TASK 1: According to the forum post, about how many grams does the poster calibrate the grind timer to push out each time?
TASK 2: Rewrite the stretch of the forum post from "## Delfi (Jan" through "to them, A*)", swapping "Illy" for "Lavazza".
TASK 3: For each statement, say yes or no according to the forum post, and quote the words that decide it: (a) The poster bought four 250g bags of coffee. (b) The poster plans to take the beans out of their original packaging before freezing them. (c) The poster has gone back to the double spouter for doubles.

# A few (hopefully) quick questions on the Gaggia Classic and Iberital MC2 setup



## Delfi (Jan 4, 2013)

Hi all,

Recently delved into the OCD world of Espresso perfectionism. I note that Caffeine plus OCD is a naturally problematic relationship... My Sicilian g/f already thinks I'm totally nuts... After many years of drinking Illy in my Classic I decided to 'man up' and do what everyone strongly advises from the start....a grinder.

So in came an MC2, 4x250g of coffee, a naked portafilter and a couple of 2oz shot glasses from happydonkey (thanks to them, A*)

Anyway, after many hours of reading here there and everywhere I have a few questions / confirmation requirements that I would really appreciate some senior help on.

1) *Bean storage:* (to avoid opening a kettle of worms on this as I know there's much debate) . I live in a flat. As my g/f is Sicilian. She gets angry a lot. If its not hot, she gets angry. Therefore flat is at 20oC-25oC or more as standard. Ergo, storing beans 3x250g bags is a concern. I am proposing to stick some sellotape over the one way valve and place them in the bottom of the freezer, probably in a tupperware (but unopened from original packaging).... does anyone do this, is this a bad idea.... I'm between that and finding a drafty dark spot near the front door which might come in at 15degC. The rest has just been shoved in the hopper for the time being to appease her in the mornings (not great I know, but its a process)

2) *Using a naked Portafilter: *so after actually taking a second or two to think, I find that a double basket in a naked portafilter doesn't really seem to go into my 2x2oz shot glasses for measuring purposes.... given all the chat is about doubles, do people generally not use their naked p/f's to calibrate fluid levels in glasses?  Or have people found 4oz glasses with 2oz lines to work with , and I've just n00bishly bought the wrong kit - if so where from? I've found myself back on the doublespouter for doubles and using the naked for the single basket pour.... and calibration of the grind timer to push out about 7g a go.

PROVIDED MATERIAL:

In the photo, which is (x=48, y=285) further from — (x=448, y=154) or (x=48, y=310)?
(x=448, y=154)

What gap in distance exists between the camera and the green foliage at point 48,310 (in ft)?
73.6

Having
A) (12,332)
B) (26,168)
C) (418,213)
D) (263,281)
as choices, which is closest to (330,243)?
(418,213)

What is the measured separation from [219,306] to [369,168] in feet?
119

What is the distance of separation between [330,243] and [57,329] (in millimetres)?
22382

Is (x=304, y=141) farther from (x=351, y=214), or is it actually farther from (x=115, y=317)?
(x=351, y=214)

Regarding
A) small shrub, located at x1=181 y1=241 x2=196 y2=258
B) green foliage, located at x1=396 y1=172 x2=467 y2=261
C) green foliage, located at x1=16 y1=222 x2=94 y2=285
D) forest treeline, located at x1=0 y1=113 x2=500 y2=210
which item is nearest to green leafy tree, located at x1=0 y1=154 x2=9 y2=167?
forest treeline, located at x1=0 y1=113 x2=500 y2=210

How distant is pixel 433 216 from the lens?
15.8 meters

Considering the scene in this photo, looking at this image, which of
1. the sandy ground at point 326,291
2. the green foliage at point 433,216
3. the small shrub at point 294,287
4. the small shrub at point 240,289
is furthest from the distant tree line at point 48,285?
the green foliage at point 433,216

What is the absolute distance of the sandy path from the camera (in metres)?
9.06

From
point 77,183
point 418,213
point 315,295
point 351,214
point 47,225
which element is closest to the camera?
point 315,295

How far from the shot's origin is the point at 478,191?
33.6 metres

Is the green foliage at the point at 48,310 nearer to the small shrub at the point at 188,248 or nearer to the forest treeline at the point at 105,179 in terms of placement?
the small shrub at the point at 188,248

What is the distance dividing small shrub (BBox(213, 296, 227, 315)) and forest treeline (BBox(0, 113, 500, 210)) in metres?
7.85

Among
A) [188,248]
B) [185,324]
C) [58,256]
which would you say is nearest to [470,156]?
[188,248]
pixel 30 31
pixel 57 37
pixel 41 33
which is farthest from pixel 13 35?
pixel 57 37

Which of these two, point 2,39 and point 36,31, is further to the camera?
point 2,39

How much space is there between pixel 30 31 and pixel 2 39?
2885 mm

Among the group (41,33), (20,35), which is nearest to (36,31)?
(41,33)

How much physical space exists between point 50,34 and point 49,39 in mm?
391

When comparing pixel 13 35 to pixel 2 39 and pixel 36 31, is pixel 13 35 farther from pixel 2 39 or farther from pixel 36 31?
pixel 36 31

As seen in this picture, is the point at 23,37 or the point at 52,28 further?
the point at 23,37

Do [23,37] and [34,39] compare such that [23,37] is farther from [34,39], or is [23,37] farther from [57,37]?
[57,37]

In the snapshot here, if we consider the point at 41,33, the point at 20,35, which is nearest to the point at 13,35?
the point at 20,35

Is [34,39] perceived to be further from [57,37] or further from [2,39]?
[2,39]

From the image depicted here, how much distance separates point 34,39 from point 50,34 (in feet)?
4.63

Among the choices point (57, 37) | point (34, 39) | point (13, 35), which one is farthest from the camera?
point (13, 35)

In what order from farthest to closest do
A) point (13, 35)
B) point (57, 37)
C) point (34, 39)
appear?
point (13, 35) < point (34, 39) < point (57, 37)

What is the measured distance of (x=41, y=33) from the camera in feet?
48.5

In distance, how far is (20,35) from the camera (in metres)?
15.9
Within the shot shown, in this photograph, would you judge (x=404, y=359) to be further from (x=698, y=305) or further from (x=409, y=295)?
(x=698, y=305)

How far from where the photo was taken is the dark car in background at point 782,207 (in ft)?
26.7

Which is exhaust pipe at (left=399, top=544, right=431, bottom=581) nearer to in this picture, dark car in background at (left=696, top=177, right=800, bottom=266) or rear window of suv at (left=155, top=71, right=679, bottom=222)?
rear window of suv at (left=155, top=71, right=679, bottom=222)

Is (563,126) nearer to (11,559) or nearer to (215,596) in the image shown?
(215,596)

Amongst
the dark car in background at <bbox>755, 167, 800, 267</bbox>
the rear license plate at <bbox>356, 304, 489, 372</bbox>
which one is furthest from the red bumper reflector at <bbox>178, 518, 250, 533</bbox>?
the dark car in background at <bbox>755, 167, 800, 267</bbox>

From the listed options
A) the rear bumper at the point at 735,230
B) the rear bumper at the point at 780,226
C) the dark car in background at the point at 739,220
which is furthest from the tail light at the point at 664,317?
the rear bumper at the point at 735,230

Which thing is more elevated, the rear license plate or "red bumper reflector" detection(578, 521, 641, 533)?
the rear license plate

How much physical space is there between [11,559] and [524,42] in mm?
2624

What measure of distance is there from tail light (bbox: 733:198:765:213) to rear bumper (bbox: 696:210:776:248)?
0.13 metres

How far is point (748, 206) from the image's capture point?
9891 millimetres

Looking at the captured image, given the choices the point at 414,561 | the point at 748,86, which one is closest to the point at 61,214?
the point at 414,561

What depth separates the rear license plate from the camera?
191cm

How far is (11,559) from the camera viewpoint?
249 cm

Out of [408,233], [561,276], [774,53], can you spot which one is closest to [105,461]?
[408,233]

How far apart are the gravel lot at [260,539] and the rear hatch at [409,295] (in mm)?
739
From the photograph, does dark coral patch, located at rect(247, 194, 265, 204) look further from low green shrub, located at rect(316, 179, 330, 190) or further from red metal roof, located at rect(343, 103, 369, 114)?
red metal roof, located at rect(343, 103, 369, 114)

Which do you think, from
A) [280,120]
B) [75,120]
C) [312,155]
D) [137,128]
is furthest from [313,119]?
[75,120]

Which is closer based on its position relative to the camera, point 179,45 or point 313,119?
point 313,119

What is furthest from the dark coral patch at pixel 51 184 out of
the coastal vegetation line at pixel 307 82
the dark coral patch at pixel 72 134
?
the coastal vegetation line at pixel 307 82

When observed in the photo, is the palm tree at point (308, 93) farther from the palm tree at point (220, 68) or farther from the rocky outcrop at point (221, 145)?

WRITTEN ANSWER 1: About 7g.

WRITTEN ANSWER 2:
## Delfi (Jan 4, 2013)

Hi all,

Recently delved into the OCD world of Espresso perfectionism. I note that Caffeine plus OCD is a naturally problematic relationship... My Sicilian g/f already thinks I'm totally nuts... After many years of drinking Lavazza in my Classic I decided to 'man up' and do what everyone strongly advises from the start....a grinder.

So in came an MC2, 4x250g of coffee, a naked portafilter and a couple of 2oz shot glasses from happydonkey (thanks to them, A*)

WRITTEN ANSWER 3:
(a) Yes: "4x250g of coffee"
(b) No: "but unopened from original packaging"
(c) Yes: "I've found myself back on the doublespouter for doubles"